After what seemed like a minute, your sleep is once again interrupted by a loud sound; you already know it has to do with your child. You try to keep your cool. You get up from the bed, and when you realize that it smells like smoke, you run to the laundry room. Apparently, the washer has exploded. Your child is covered in a black residue, and all your laundry and walls are black as well. “They don’t make them like before,” is what your child says in his defense. Now you can freak out. Continue to do this for the next few weeks.
At work, you find yourself having to beg your boss to let you leave yet again. Although you know he won’t understand, you say, “it’s an emergency sir.” But it’s irrelevant. Within his seemingly perfect life, he’s oblivious to the rest of the world. You’ve gotten another phone call from school; this time is serious. “Aren’t they all?” you think out loud, trying not to lose your mind. “The police are here. You need to come right away,” the counselor states. It’s safe to freak out now.
Without your boss’s permission, you leave work and drive as fast as possible to your son’s school. When you arrive, there are three school police patrol cars parked in front of the main gate. Your heart starts beating very fast, and you find that it’s hard to breathe properly. Inside, a committee of faculty and staff has the frozen image of fear on their faces. A completely new level of freaking out comes upon you. You are escorted into a room where your child is being held. “Held?” You ask, but they have no chance to answer. A loud howl coming out of your mouth prevents them from speaking.
Although it’s physiologically impossible, you know that the warming sensation you’re feeling is the blood boiling inside your veins. In a corner, your child lies on the floor. He has adopted the fetal position, and his hands are handcuffed with white plastic bands in front of him. He has a bruise on his right cheek and his eyes are swollen, evidently from crying. You make a super-human attempt not to lash out at everyone in the room. You turn around to find two police officers attempting to explain how they “had to handcuff him, because he was completely out of control, and they feared he was going to hurt himself or others.” “Idiots,” you think. These are the people who are supposed to be protecting us? You demand that he be released from the clearly unnecessary restraints. This is done with incredible speed. You help your distraught child up from the floor. He’s shivering and his eyes are bloody red. He has an absent look on his face, and takes a few seconds to recognize you. “You people have to be the most ignorant bunch I’ve ever had to encounter in my life,” you state with absolute certainty. “He had a seizure, did anyone notice that?” you add with fury.
The unwelcoming committee stares blankly at each other. It was clear that nobody noticed this. You grab your child and try to leave, but are immediately stopped by the police. They explain that you cannot leave because he “needs to be taken to a psychiatric hospital to be evaluated,” because he was “out of control,” screaming and punching everyone that tried to get close to him to restrain him.
Overwhelmed with anger and fear, but accepting that you are surrounded by people who are incompetent and ignorant about your child’s condition, you don’t freak out this time. Instead, you make the decision to disregard law enforcement, grab your child, take him outside and put him in the car, then drive away.
Once home, you realize that neither the visits to the psychiatrist, nor the books on child rearing and Asperger’s were enough to prepare you for what was to come.
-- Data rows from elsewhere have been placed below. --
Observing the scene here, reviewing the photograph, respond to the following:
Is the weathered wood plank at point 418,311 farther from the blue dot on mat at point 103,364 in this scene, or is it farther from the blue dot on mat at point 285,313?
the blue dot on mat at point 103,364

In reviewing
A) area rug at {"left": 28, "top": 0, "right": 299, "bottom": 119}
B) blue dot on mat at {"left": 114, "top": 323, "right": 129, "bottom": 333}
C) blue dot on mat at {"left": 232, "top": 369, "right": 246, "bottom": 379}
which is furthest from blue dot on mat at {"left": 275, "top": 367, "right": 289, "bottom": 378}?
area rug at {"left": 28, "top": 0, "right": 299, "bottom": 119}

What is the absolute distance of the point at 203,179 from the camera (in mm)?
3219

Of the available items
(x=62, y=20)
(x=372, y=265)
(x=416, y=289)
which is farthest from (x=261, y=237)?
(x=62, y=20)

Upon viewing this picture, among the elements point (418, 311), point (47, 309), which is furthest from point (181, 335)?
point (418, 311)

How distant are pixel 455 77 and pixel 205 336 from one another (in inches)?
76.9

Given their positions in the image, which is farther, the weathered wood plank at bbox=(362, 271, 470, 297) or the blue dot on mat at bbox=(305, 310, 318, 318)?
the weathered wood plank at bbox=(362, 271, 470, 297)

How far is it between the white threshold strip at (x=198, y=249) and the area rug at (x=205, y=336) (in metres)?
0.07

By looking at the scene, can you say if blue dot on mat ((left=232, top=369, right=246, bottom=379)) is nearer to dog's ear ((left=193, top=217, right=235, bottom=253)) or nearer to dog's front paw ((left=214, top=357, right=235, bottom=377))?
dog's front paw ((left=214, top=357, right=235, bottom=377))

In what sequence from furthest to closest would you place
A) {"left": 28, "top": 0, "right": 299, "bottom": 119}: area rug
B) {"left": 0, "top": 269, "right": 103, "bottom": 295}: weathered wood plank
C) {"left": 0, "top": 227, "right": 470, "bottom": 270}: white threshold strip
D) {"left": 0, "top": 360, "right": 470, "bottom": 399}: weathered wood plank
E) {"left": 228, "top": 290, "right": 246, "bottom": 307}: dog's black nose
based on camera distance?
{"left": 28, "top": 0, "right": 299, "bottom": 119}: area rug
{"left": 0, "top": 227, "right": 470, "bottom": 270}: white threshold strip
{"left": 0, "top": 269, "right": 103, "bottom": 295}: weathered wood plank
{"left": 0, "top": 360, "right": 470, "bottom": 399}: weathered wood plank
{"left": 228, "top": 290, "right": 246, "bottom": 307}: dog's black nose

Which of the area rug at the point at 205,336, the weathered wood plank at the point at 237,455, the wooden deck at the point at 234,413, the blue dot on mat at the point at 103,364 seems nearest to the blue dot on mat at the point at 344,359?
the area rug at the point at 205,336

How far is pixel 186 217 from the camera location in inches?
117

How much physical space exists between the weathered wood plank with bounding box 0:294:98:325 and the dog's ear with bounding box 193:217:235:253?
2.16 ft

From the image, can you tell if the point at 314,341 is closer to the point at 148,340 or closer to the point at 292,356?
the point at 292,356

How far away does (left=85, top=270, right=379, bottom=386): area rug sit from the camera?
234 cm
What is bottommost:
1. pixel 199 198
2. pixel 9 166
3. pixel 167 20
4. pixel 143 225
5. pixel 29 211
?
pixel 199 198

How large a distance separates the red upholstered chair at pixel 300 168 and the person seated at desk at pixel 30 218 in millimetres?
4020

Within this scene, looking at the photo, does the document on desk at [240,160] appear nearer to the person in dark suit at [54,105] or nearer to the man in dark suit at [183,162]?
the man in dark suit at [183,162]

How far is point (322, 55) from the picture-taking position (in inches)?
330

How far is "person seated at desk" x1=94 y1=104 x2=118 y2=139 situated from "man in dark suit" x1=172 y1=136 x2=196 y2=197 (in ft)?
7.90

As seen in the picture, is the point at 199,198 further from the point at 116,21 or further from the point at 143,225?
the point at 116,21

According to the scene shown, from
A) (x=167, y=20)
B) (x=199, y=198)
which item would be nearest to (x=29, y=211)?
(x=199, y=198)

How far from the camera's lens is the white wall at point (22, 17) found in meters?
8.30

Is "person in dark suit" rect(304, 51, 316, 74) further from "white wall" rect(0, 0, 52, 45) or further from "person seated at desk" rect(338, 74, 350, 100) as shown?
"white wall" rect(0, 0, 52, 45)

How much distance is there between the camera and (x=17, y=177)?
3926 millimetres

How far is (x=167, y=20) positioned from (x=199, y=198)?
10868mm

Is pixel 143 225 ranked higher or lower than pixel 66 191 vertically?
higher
This is a much more difficult journey than you had anticipated. You pour yourself a large glass of wine, and get ready to smoke a cigarette. Immediately pause; you just remembered you don’t smoke cigarettes. “Perhaps I need something stronger,” you ponder, then laugh. You go to your child’s room, watch him sleep, and wonder how they could think of him as a threat… Ignorant people: always there, always present.